Penetration or loyalty, what makes sense for your brand?

by Nigel Hollis | March 02, 2020

A couple of weeks ago I asked if there was a flaw in Burger King’s promotion strategy. Neil Hopkins replied and then queried the statement that I had made about "growth comes from increasing penetration", citing evidence from GFK that challenges that assertion. So, is penetration gain the only way to grow your brand?

The research referenced by Neil is summarised in an item in the WARC newsletter. Unfortunately, I find it a little difficult to figure out exactly what some of the statistics refer to – since “loyalty” seems to be used to refer to both behaviour and attitudes, and it is not always clear to me to which the text refers. Be that as it may, I can wholeheartedly agree with Oliver Hupp, Global Director Brand Strategy & Tracking at GFK when he states there is,

"ample evidence to show that brand success requires more than a one-size-fits-all approach to brand strategies that focuses on volume at the expense of the quality of customer relationships"

That said, I believe that growing penetration is likely to be the best growth strategy for most brands, because there is no doubt that higher penetration brings significant structural advantages that help lead to higher repeat rates and more than a fair share of category entrants.

There are a couple of specific data points that inform my belief. First, a separate analysis (from Europanel, which a joint venture between Kantar and GFK) found that nine out of 10 brands which grew market share by more than 0.5 percent points did so by growing penetration. Six out of 10 grew both penetration and repeat. one in 10 grew only repeat purchase.


Now that in itself suggests Double Jeopardy really is a generalisation not a law, and that brands need to be specific when it comes to their growth strategy. However, the really interesting thing is that the same analysis found that the bigger the brand, the more it relies on increasing repeat rate and gaining more than its fair share of category entrants.

The latter finding may simply be an advantage of size rather than an explicit strategy. Simply looking at attitudinal data from BrandZ finds that bigger brands are more likely to get predisposed buyers to purchase but they also pick up more undisposed buyers than the average brand.

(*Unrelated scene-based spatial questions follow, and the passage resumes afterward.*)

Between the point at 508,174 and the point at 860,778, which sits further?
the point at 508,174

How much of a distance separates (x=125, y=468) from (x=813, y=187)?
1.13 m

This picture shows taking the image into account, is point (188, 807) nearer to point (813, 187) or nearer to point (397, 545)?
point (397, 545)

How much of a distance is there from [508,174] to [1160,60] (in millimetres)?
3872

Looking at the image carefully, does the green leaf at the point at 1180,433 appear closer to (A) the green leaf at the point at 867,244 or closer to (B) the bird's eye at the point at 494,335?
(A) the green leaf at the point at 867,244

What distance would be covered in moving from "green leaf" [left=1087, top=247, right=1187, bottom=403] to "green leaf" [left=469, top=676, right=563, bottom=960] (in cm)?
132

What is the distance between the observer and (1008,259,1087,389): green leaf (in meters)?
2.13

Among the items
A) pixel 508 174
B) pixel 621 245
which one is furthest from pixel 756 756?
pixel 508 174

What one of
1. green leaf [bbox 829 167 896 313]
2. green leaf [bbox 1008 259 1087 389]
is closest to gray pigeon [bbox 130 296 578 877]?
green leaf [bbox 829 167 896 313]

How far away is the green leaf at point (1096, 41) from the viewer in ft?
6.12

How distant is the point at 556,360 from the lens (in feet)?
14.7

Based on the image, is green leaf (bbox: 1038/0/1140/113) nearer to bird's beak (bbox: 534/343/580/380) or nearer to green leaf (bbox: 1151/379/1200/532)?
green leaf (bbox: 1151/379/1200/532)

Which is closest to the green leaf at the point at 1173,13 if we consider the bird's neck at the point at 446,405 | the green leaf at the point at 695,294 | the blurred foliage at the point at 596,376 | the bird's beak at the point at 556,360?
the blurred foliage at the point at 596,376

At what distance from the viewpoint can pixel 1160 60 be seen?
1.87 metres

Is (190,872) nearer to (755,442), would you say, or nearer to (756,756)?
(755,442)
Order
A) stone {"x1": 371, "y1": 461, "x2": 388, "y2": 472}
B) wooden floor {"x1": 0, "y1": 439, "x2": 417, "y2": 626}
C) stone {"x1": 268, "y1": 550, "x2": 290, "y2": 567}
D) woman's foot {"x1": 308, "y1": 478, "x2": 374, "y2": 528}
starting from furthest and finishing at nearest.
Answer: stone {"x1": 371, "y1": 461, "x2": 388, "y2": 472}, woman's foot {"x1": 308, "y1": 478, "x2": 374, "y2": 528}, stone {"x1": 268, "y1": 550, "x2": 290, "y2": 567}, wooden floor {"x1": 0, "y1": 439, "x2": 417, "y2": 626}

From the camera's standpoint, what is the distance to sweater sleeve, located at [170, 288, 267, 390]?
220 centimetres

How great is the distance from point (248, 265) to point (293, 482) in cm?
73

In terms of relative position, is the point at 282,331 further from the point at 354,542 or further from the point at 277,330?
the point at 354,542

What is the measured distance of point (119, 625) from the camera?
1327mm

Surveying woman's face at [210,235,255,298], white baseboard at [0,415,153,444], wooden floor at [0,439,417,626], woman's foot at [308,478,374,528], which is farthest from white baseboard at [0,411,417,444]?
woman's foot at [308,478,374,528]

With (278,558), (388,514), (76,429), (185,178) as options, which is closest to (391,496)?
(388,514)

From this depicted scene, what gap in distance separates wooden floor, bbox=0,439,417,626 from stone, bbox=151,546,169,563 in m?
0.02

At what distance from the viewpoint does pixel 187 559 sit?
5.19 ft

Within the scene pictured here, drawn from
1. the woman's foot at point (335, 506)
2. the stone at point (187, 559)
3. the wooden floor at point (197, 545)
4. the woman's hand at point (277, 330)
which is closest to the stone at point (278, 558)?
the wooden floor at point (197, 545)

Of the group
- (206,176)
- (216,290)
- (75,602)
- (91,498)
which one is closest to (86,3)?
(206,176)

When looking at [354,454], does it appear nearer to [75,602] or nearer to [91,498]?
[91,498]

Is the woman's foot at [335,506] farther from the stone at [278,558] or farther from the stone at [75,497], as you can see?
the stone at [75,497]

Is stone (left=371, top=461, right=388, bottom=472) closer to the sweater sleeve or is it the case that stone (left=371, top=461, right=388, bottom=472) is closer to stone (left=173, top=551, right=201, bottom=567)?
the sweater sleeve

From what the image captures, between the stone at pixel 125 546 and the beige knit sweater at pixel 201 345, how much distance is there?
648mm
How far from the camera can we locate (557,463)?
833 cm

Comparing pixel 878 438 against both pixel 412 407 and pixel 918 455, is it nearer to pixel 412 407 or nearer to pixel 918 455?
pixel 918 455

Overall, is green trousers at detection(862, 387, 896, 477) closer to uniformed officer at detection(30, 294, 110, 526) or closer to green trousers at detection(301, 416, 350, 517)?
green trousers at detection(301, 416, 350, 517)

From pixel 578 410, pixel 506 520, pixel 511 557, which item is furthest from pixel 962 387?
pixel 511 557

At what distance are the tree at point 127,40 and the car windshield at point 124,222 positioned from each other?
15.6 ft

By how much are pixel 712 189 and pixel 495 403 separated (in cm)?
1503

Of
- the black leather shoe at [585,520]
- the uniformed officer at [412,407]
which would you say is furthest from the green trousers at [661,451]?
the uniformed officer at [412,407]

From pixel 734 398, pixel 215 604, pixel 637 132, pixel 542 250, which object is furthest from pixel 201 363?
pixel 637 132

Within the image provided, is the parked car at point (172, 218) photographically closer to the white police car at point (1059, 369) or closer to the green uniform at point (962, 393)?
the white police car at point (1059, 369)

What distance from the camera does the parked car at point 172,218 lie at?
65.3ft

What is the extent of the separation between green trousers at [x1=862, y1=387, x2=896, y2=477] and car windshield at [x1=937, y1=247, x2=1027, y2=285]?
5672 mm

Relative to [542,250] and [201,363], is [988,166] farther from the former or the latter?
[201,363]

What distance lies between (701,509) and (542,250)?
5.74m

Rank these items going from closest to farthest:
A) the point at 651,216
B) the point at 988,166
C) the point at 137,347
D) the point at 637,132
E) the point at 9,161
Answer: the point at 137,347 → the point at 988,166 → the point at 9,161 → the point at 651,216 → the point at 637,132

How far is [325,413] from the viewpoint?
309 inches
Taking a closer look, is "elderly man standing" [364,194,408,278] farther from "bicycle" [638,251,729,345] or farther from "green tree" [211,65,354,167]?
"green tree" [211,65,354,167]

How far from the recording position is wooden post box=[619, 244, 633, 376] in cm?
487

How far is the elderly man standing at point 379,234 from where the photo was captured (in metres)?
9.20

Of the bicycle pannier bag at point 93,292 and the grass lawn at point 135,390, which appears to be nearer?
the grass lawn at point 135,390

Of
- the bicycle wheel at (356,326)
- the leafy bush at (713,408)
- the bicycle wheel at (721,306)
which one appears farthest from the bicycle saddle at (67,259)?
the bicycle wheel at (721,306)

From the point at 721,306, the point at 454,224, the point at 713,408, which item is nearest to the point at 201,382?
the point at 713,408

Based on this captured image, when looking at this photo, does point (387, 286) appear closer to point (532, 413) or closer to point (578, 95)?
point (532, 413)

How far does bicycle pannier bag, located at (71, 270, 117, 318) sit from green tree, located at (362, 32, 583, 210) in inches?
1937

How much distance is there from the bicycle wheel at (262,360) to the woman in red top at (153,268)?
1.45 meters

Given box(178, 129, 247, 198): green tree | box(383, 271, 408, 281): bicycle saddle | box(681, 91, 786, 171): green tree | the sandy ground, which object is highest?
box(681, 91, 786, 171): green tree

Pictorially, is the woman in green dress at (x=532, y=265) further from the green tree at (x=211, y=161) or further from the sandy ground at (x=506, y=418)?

Again, structural advantages like better distribution, more frequent promotions, bigger ad budgets all work to keep the big brand big. It seems likely that people buying a category for the first time will simply find it easier to buy the bigger brands.

To me this suggests that growing penetration is a good strategy for most brands but that they cannot take it for granted that loyalty will follow, nor will the same strategy benefit different brands equally. Nor, contrary to a lot of people’s understanding, is growing penetration simply a matter of growing acquisitions. Simple maths will tell you that if you lose more existing customers than you gain you are not going to grow penetration. Our Mastering Momentum analysis very clearly showed that brands which grew fasted tended to retain existing buyers better than average. However, the analysis also showed that growth depended on growing attitudinal predisposition.

So again, I would agree with Hupp who says,

"Only brands that successfully build a higher number of positive emotional relationships with consumers will enjoy higher penetration and loyalty in the long run."

All of which is a long-winded way of saying, if you want to grow your brand then you better figure out where the real growth opportunity lies because growth is not a one-size-fits-all problem. But what do you think? Please share your thoughts.